I find myself without a classic Apple M0100 mouse for my Macintosh 512K Enhanced, which sure makes it hard to test out some repairs. While I work out how to get one in reasonable shape for a reasonable amount of money, I still needed something to test with. Turns out, the classic Mac, Amiga, and Atari ST all have the same theory of operation, a quadrature encoder sends X, Y signals to pins, 1 or more mouse buttons send a signal. Luckily, all of these quadrature mice send the same approximate signals, so it’s a rewire job.
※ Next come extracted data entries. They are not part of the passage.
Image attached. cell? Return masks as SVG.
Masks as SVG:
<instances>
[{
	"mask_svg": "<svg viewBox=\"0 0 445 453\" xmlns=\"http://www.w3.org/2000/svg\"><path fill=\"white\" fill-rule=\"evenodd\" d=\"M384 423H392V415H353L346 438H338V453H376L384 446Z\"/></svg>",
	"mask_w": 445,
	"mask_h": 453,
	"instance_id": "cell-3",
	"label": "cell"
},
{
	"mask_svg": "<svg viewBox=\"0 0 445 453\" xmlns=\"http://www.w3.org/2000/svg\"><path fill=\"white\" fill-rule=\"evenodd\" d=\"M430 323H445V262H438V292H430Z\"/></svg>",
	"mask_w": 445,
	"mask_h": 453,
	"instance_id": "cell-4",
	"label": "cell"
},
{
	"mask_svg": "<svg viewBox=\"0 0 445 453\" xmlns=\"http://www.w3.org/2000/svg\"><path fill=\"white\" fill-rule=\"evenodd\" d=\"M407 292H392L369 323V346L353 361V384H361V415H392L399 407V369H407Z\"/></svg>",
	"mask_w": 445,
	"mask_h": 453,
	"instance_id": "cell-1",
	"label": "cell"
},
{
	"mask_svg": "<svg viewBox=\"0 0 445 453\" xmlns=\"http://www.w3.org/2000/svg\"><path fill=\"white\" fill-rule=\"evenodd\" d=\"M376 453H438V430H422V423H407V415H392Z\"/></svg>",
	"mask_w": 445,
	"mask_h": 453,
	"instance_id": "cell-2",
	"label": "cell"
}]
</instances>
Want to wire an Amiga mouse to a Mac, or vice versa?
| Signal | Mac Pin | Amiga Pin |
|---|---|---|
| Chassis GND | 1 | — |
| +5v | 2 | 7 |
| Signal GND | 3 | 8 |
| X1 | 4 | 2 |
| X2 | 5 | 4 |
| n/c | 6 | — |
| Button | 7 | 6 |
| Y1 | 8 | 3 |
| Y2 | 9 | 1 |
One interesting note, most of the Macintosh mouse pinout diagrams label X1/X2, Y1/Y2 on the Mac mouse differently than the above table. I think these are making assumptions about how Apple labeled these pins. If you wire X2->X2, Y2->Y2 based on those pinouts, you’ll have a reversed cursor in both directions.